__FRAGMENTO DEL DOCUMENTO__
____
Tradicionalmente, los talibanes elaboraron su proyecto ideológico a partir de una interpretación del islam suní que combina la jurisprudencia hanafí clásica (una escuela de derecho islámico fundada por un teólogo en el Iraq del siglo VIII llamado Abu Hanifa, cuya familia procedía del centro de Afganistán) con una rama hanafí del siglo XIX en el subcontinente indio conocida como deobandismo. Su práctica religiosa también incorpora tradiciones locales, lo que les permite adoptar un enfoque algo más pragmático de la política.
Sin embargo, el pragmatismo de los talibanes también está en la raíz de algunos de sus problemas más intratables. Lejos de las grandes ciudades como Kabul y Kandahar, donde las restricciones a la libertad de expresión y a la educación de las niñas acaparan la atención de los medios de comunicación internacionales, los talibanes intentan equilibrar las exigencias de sus partidarios más radicales con la complicada realidad de gobernar una sociedad plural y multiétnica. Esta tensión es aguda en Bamiyán, una provincia de acantilados de arenisca y colinas onduladas, así como escenario en tiempos más recientes de levantamientos fallidos y masacres horribles.
En 1888, el emir Abdur Rahman Khan, que gobernó Afganistán de 1880 a 1901, ordenó una operación para destruir un movimiento de resistencia dirigido por los ancianos de Hazarajat, que se habían negado a pagar impuestos al gobierno central. Aunque más tarde el emir sería conocido por unir el país y ganarse a tribus antes hostiles, el recuerdo de las atrocidades perpetradas contra el pueblo de Hazarajat durante su gobierno sigue siendo una herida abierta en la historia afgana. Éste no sería el último episodio de violencia en Bamiyán. A finales de 1978, los habitantes de la región se levantaron de nuevo para luchar contra el gobierno central, que esta vez no era una monarquía tradicional, sino un régimen comunista aterradoramente moderno.
En Bamiyán surgió un movimiento de resistencia dirigido por los hazara llamado Shura e Itifaq e Islami para luchar contra los comunistas afganos y sus aliados soviéticos. El movimiento no fue el único de la región y, a pesar de ayudar a derrotar a los comunistas, pronto fue víctima de las luchas internas de las milicias que asolaron gran parte del país. Al igual que Kabul, Bamiyán cayó en una guerra civil que afectó incluso a miembros de la misma etnia. La paz no llegó hasta principios de la década de 1990, cuando se acordó administrar la provincia de Bamiyán bajo un consejo compuesto por representantes de todos los grupos étnicos y políticos locales.
____
__DATOS DEL EJERCICIO__
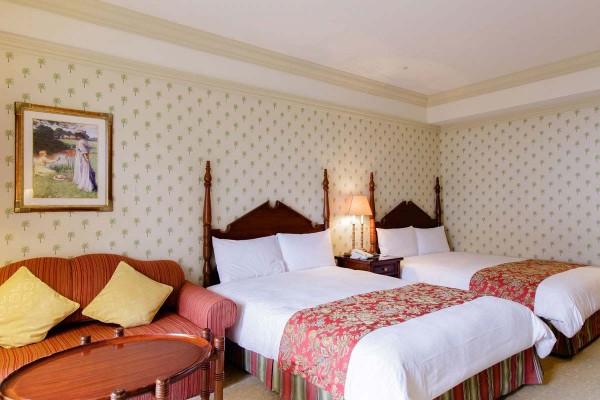 花蓮的遠雄悅來大飯店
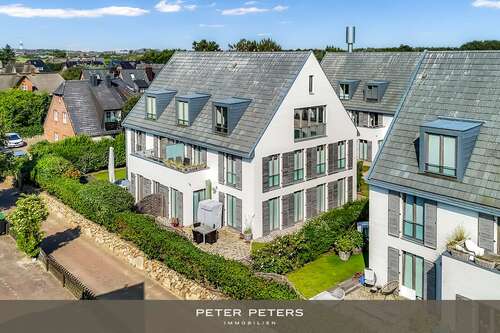 Foto - Wohnung zum Kaufen in Wenningstedt 795.000,00 € 64 m²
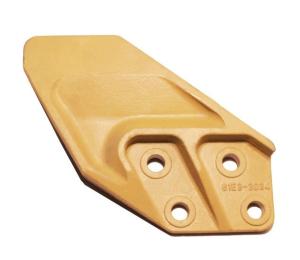 Quality Hyundai R290LC Excavator Bucket Side Cutters Alloy Steel wholesale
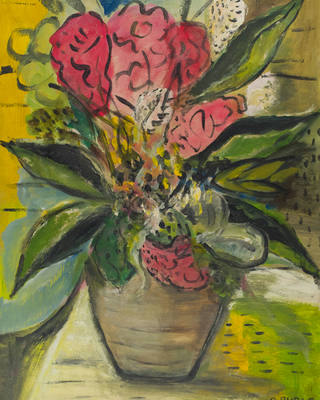 Roberto Burle Marx - Flores
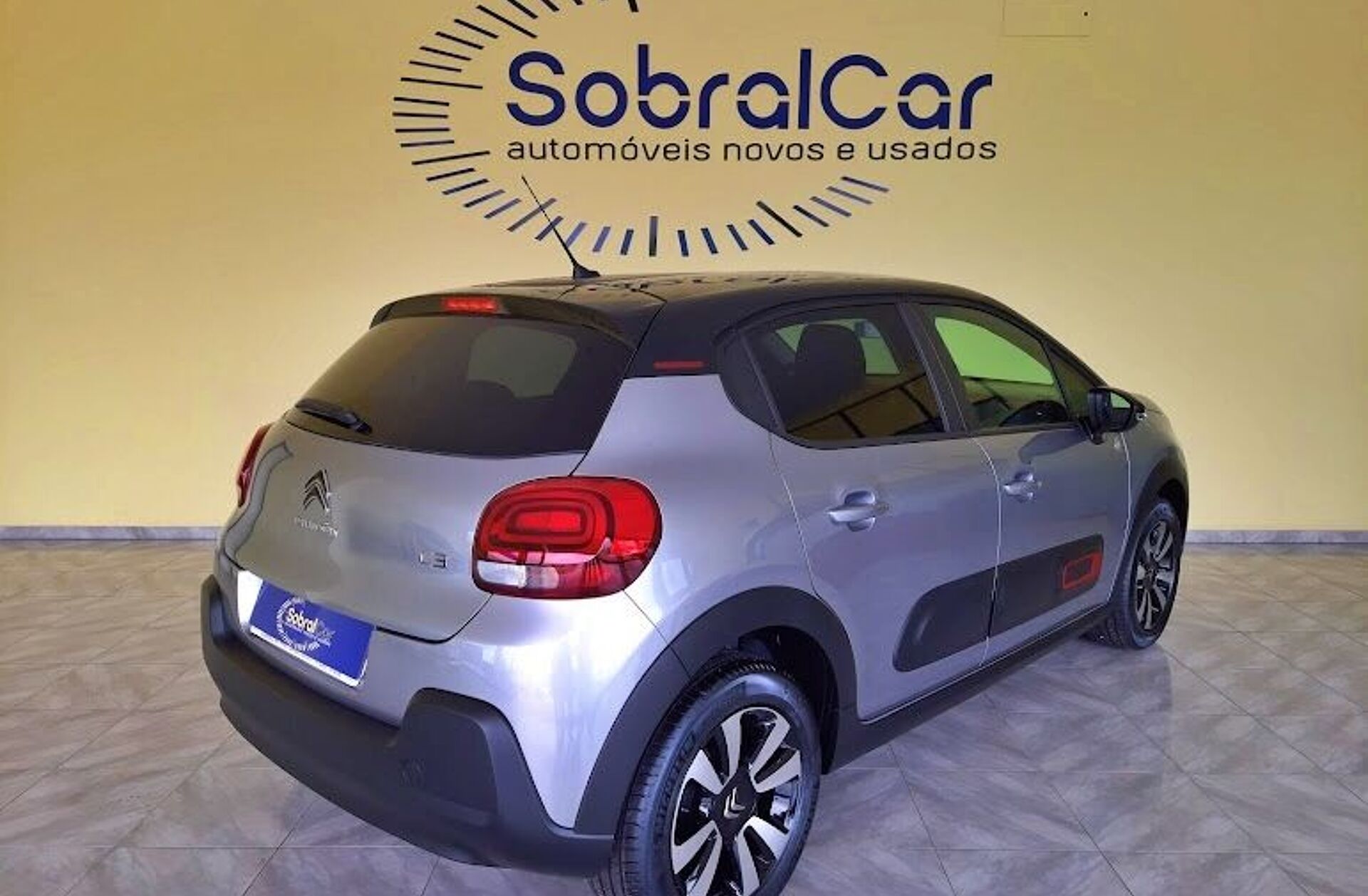CITROEN C3 1.2 PureTech C-Series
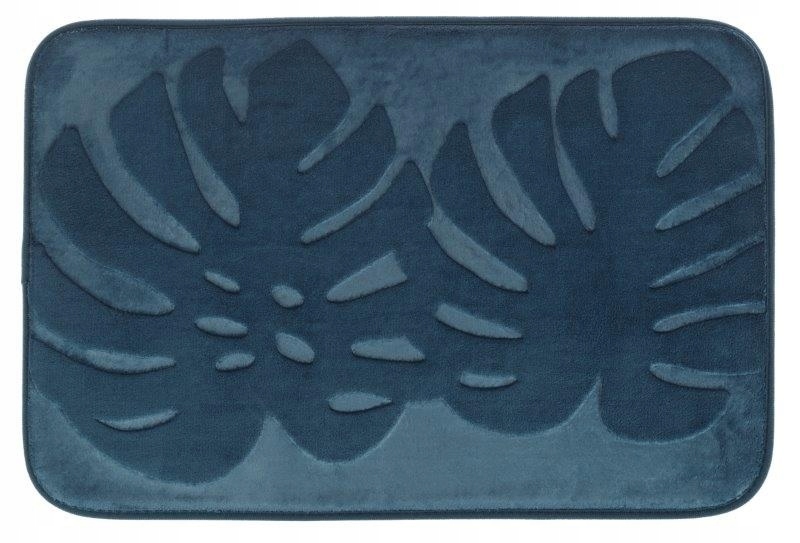 

Dywanik Łazienkowy Bahama 60x40cm Turkus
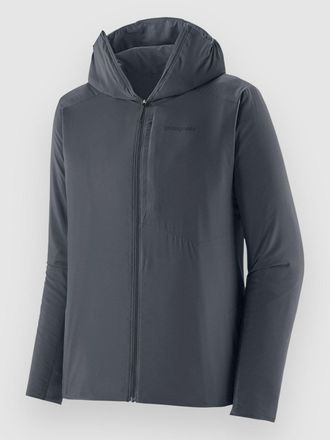 Patagonia Nano-Air Ultralight Full-Zip Hoody Chaqueta azul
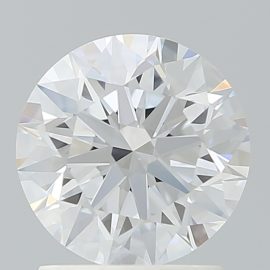 1.7 Carat - F - VS1 - Cut - ROUND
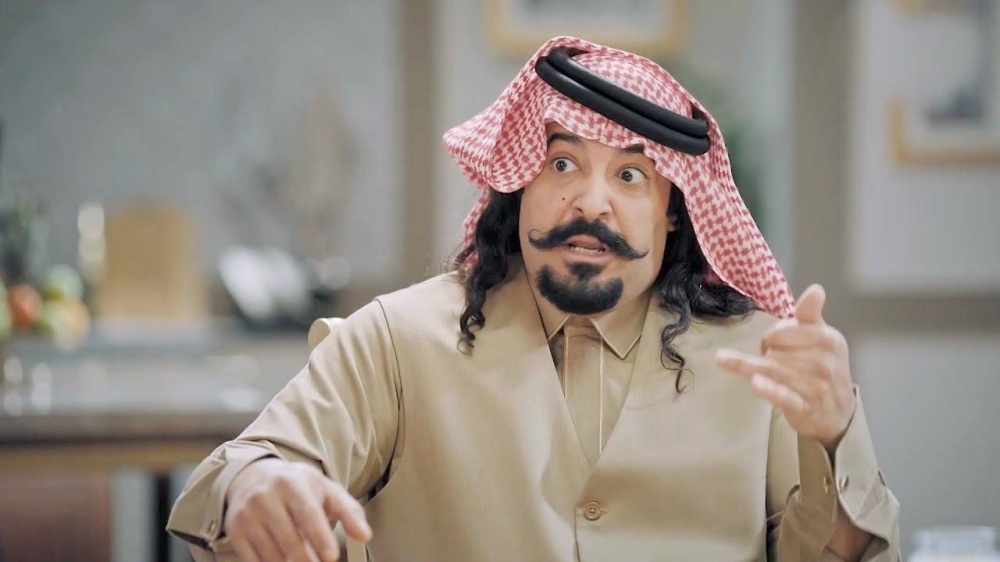 ماجد مطرب فواز... براعة التقمص في «جاك العلم» - أخبار السعودية 4 ماجد مطرب فواز... براعة التقمص في «جاك العلم» - أخبار السعودية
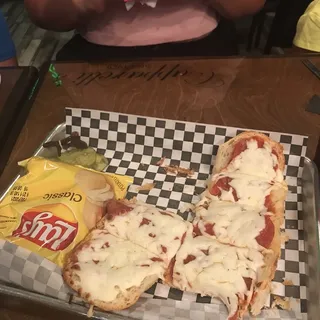 Sloppy Sanwiches
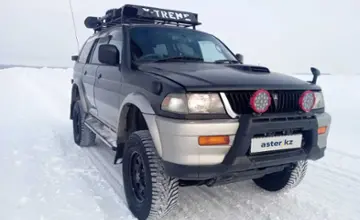 Mitsubishi Challenger 1996 года за 4 800 000 тг. в Усть-Каменогорск фото 3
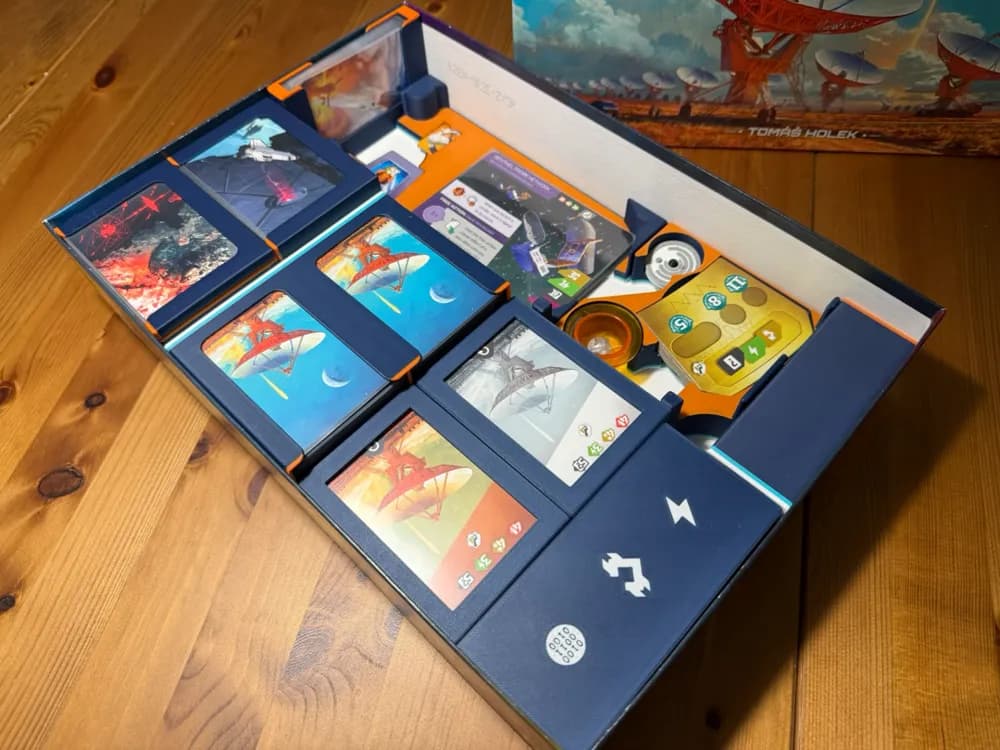 SETI Space Agencies Upgrade Pack view 1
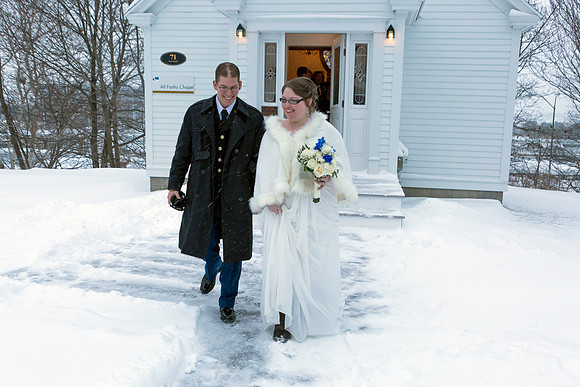 Victoria and Steven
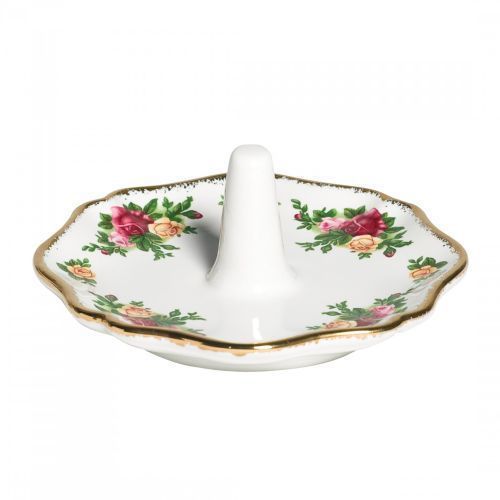 New Royal Doulton Royal Albert Ring Holder 1.5-Inch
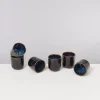 Motel a Miio Melides 6Er Set Becher Klein Black Scope| Tassen & Becher Sets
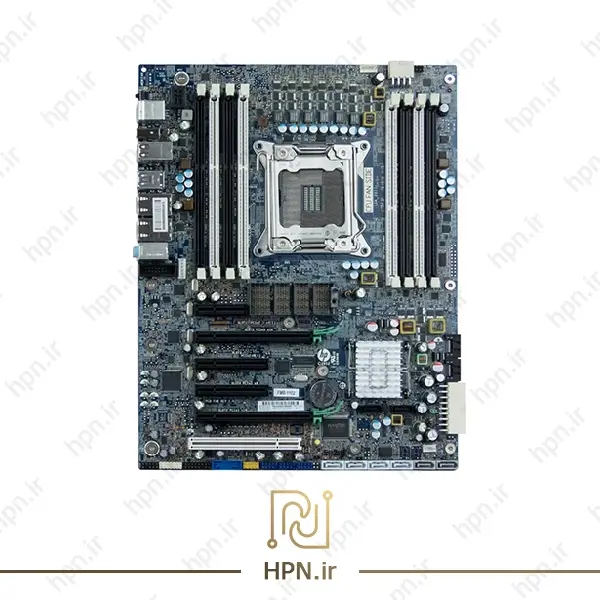 مادربرد ورک‌استیشن HP Z620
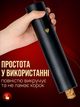 Електричний штопор електро відкривач автоматичний розумний для винних пляшок на акумуляторі набір в комплекті ніж для фольги - зображення 2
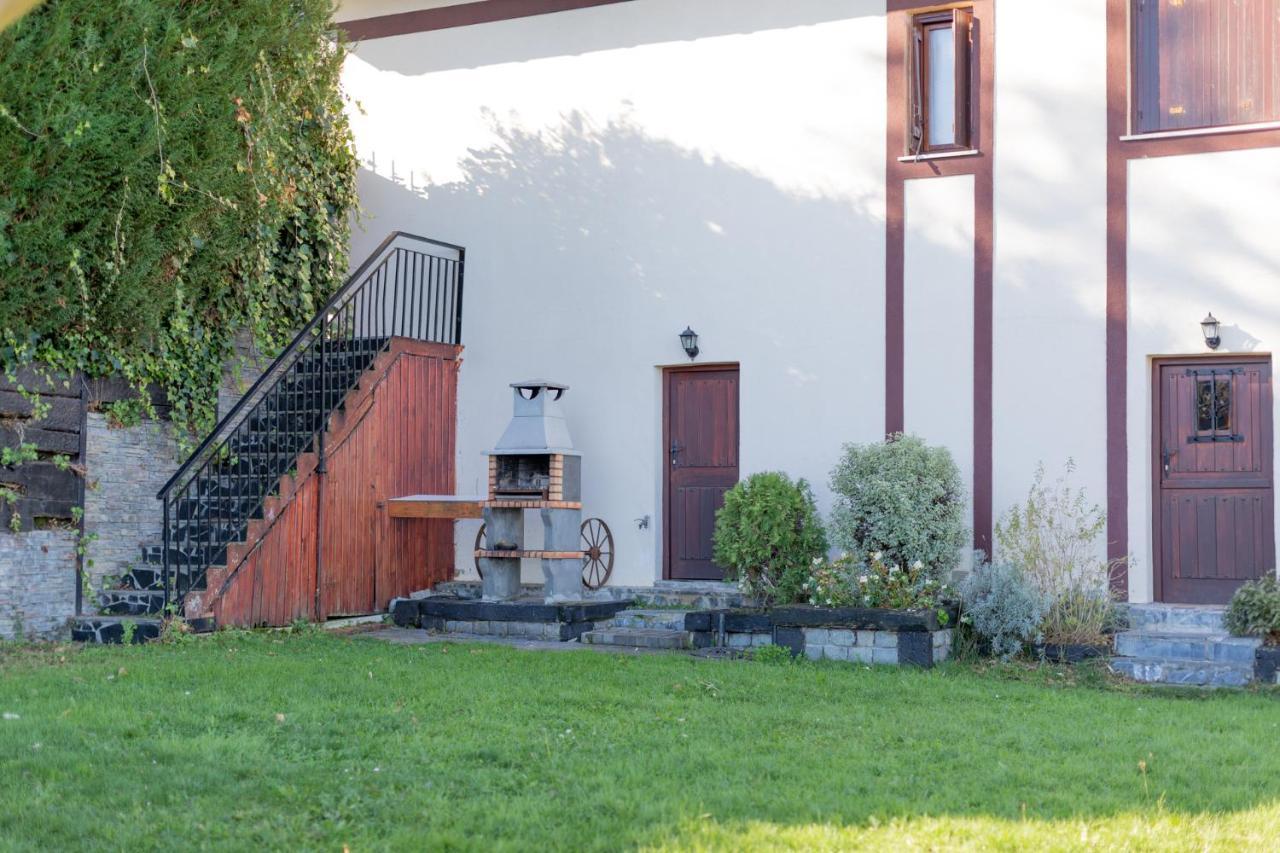 Casa Rural Zelaieta Berribi Itziar Esterno foto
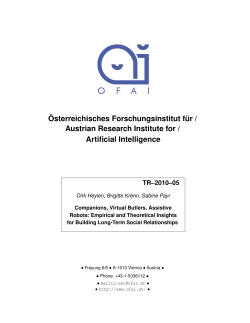 oefai tr 2010 05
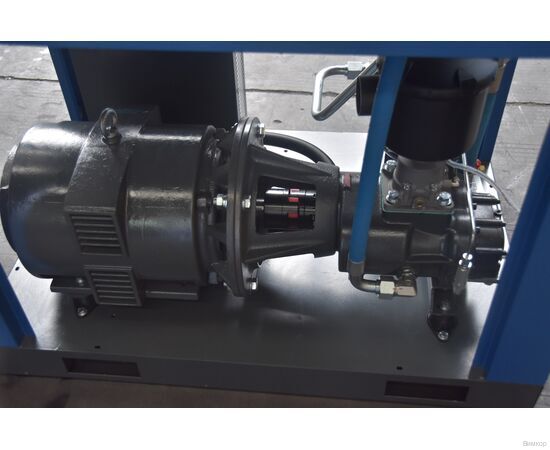 Компрессор KraftMachine KM15-10 рВ (IP54), изображение 5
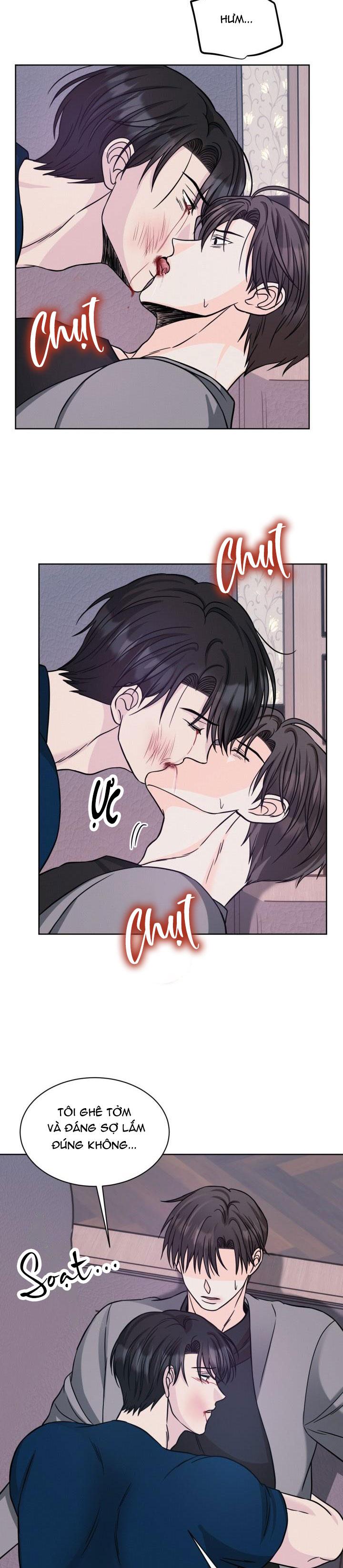 quý đói chapter 15 9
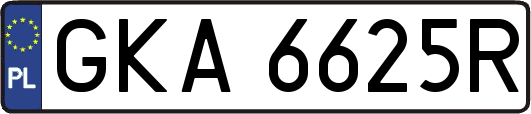 GKA6625R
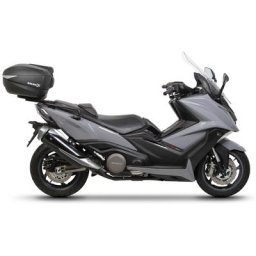 SHAD TOP MASTER KYMCO AK 550 Ajustement topcase, noir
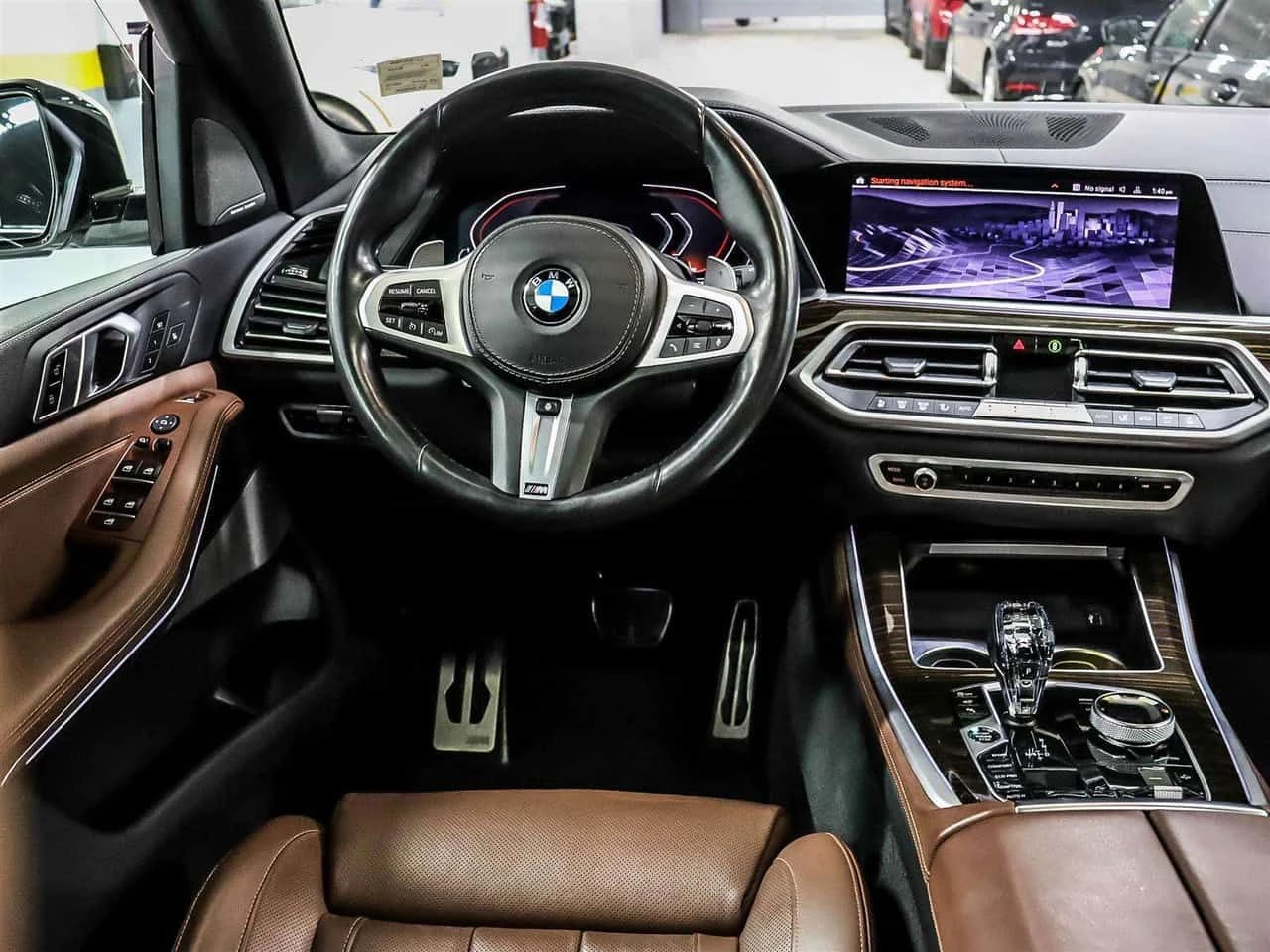 BMW X5 * xDrive40i * CARFAX * ���� �� �� | Mobile.bg � ����������� 9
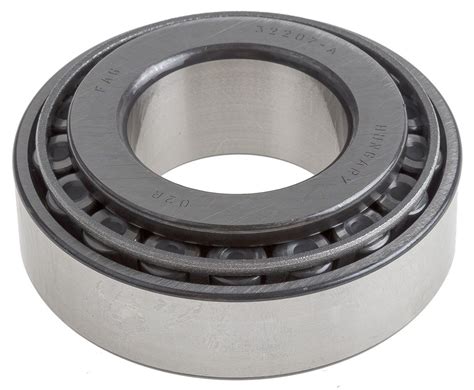 Fag 32207 A 35mm Id Taper Roller Bearing 72mm Od Rs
____
__PROBLEMA A RESOLVER__
Prosigue el texto sobre los talibanes y la provincia de Bamiyán a partir de su última oración.

__RESULTADO DE LA TAREA__
Esta historia dejó un complejo legado en Bamiyán, con el que el Emirato Islámico debe lidiar ahora. Para algunos talibanes destacados en la zona, entre ellos el mal educado mawlawi de la vieja Kalashnikov, gobernar Afganistán ya se convirtió en un cáliz envenenado que les obliga a hacer concesiones inoportunas que van en contra de sus principios en nombre de la conveniencia. Sin embargo, junto a estos ideólogos existen talibanes de mentalidad más pragmática que consideran su regreso al gobierno como la oportunidad perfecta para demostrar a sus compatriotas afganos que pueden gobernar de forma integradora y adaptable. Comprender las fuerzas que impulsan estos dos puntos de vista contrapuestos en Bamiyán nos permite adentrarnos en los trascendentales debates teológicos y políticos que están teniendo lugar en todos los niveles dentro de los talibanes.
Era finales de verano cuando visité Bamiyán. La ruta me llevó a través de la vecina provincia de Wardak, con sus verdes paisajes de manzanos y perales. A pesar de la belleza, a mi alrededor estaban las cicatrices de la guerra; algunas físicas, otras psicológicas. Grandes tramos de la carretera seguían en ruinas debido a las bombas colocadas por los talibanes al borde de las carreteras, que en su día hicieron blanco en los convoyes del ejército estadounidense y aterrorizaron a la población civil. Mientras conducía, me acordé de una nociva milicia hazara que también había patrullado la misma ruta con el pretexto de proporcionar seguridad a los viajeros. Dirigidos por un antiguo conductor de autobús conocido como Alipur, o comandante Shamshir, los combatientes de la milicia paraban y amenazaban habitualmente a pashtunes como yo. En los últimos meses del gobierno de Ghani, incluso habían derribado un helicóptero del ejército afgano, matando a todos los que iban a bordo. Sin embargo, ahora la carretera era segura. Cuando entré en Bamiyán, vi a hombres, mujeres y niños trabajando pacíficamente en los campos de los alrededores. Era una escena a la vez sencilla y conmovedora.
Fue ahí que conocí al mawlawi en mi primera noche en Bamiyán y protegiendo su identidad a petición suya. La agitación política que define el Afganistán moderno comenzó a finales de los sesenta y principios de los setenta, antes incluso de que existiera su Kalashnikov. En las décadas transcurridas desde entonces, todo el país, incluido Bamiyán, se vio desgarrado por contradicciones de unidad y división; belleza y fealdad; paz y guerra. Estas contradicciones definen ahora también al nuevo Emirato Islámico.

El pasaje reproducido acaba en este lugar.